Wednesday, March 25, 2009

Assessments as Instructional Tools

Something that came up in class started a train of thought on assessments. Charles mentioned the use of assessments as instructional tools. We discussed the general lack of this in education and some of the complications of doing so. Despite some of the complications, with all the tools we have, this seems a little silly. An institute of higher education exists to instruct and facilitate learning. All too often a student goes to take their test and then never looks at it again (unless there is some way to get more points by looking at it afterward or if they know it will help them in some cumulative final). I can remember classes where I just wanted to take the test, see my score and be done with it. The testing center is set up perfectly to reinforce that idea; no feedback is provided, you can't look at the test after it is graded unless the professor returns it. Therefore the only learning gains from a test is the preparation. It seems this usage of assessments represents an incorrect focus in learning, meaning the assessment is geared toward the institution's and professor's benefit rather than the student and learning. Perhaps it is due to administrative ease, or to create an obstacle to cheating, or save on/ compensate for a lack of resources. Either way they rarely help a student really learn. In my opinion formal teaching has much more bang for its buck when there is a pattern of pre-teaching preparation on the part of the student, the actual instruction, and then lots of follow up. In my experience in a training setting this model is very effective. Perhaps I would even go so far as to say that the follow up is where most of the learning gains (50%) and experience happens because it involves the application of what was learned. The pre-training and training can be split various ways to make up the other 50%.
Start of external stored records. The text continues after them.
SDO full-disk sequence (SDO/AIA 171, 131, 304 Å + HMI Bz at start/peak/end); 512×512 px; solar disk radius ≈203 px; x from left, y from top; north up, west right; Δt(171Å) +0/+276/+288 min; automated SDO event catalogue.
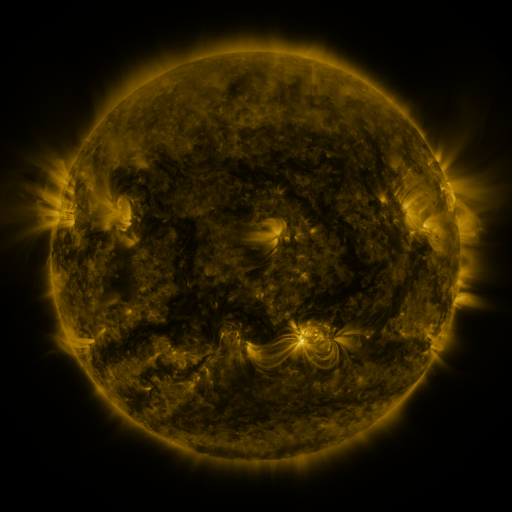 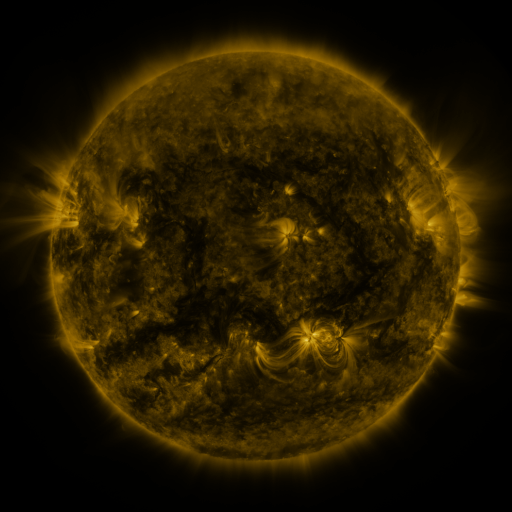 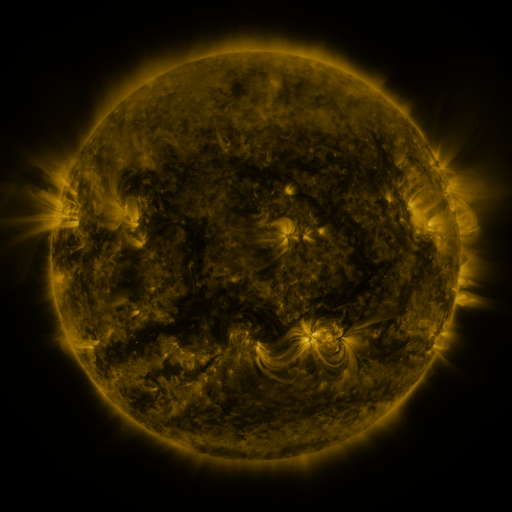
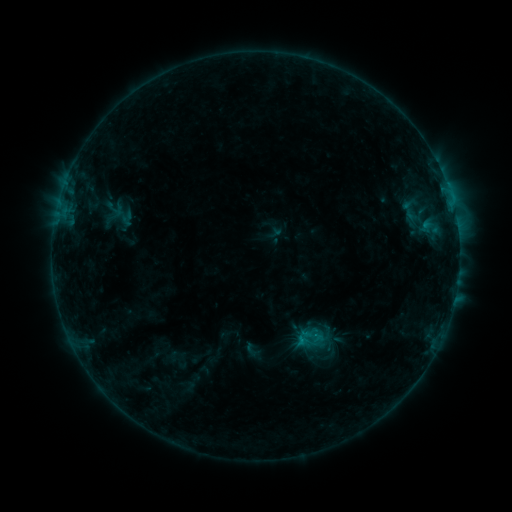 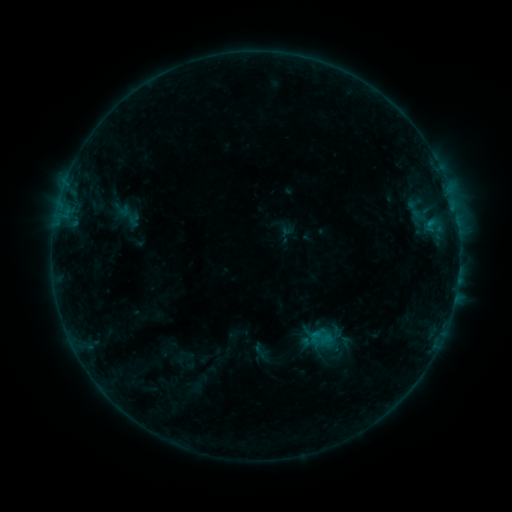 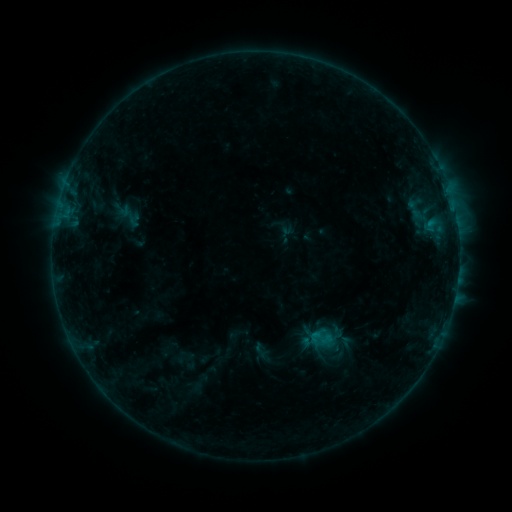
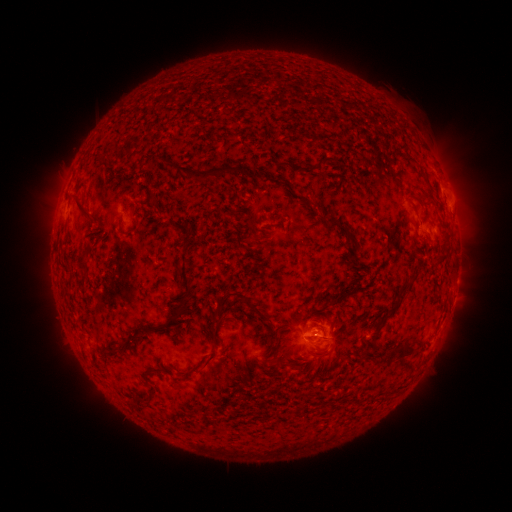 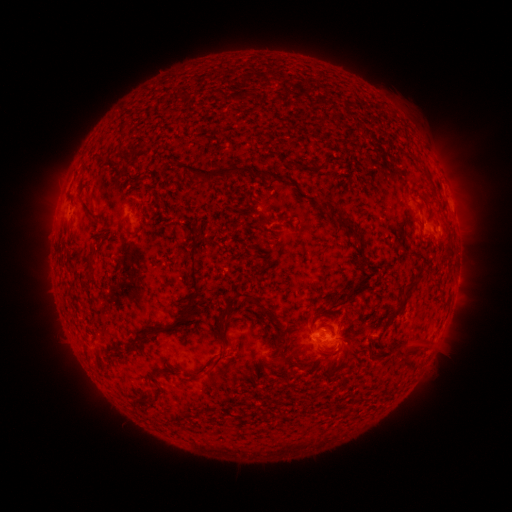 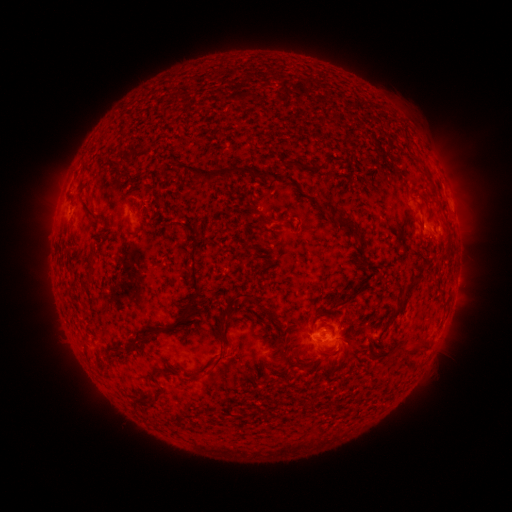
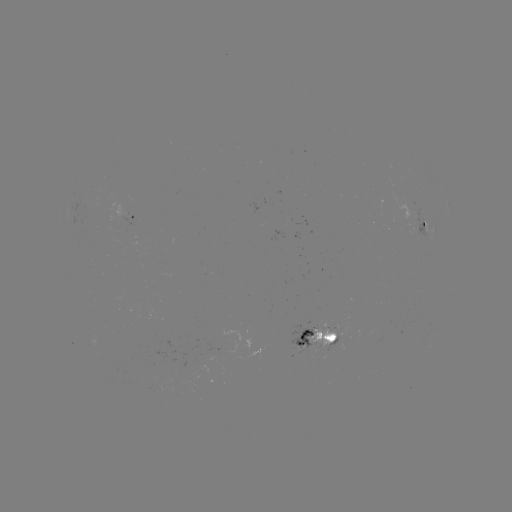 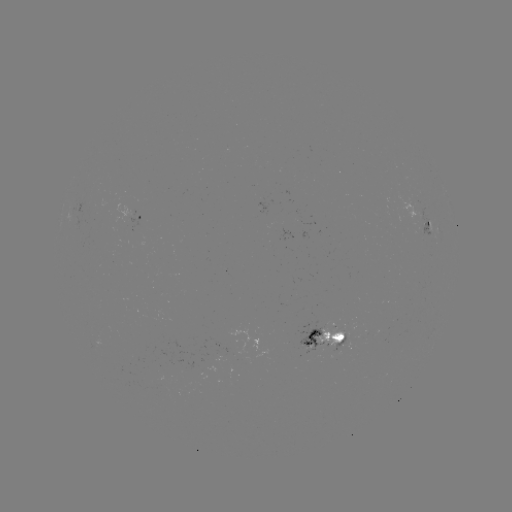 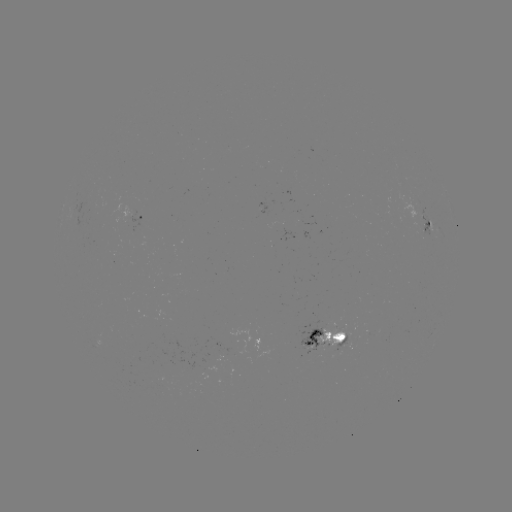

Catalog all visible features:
emerging-flux region: (336, 332)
So with that said it seems that assessments in some ways should be part of the training or teaching piece rather than the follow up. This would mean that the post-assessment activities and application of what was learned would be the key follow up where most of the learning would happen. Any thoughts?

3 comments:

Charles Graham said...

amen!

Peter Rich said...

I guess as an undergrad, I was a different kind of student. I was really interested in finding out and discussing what I missed. In fact, there's one linguistics professor that I asked for a final back and he promised it to me but never gave it. I bothered him about it for years. I think he threw it away or just didn't want to bother digging it up. To this day, I think I figured out the right answer, but don't know for sure. I want to know!

MikeGriffiths said...

In response to Peter's comment, it may be indicitive of the attitude that permeates our education system. Your professor who did not give you your final back, was not focused on your learning experience, but the course completion experience, which are not necessarily the same thing.

So how can we be expecting students to care about their learning more than their grades when the messages they get from teachers is that learning is not important.

So I agree with what has been said, and I try to make assessment a learning process when I teach. Feedback designed for enhancing learning is the way I have been describing it, but I am sure there is already a term in use for such a principle.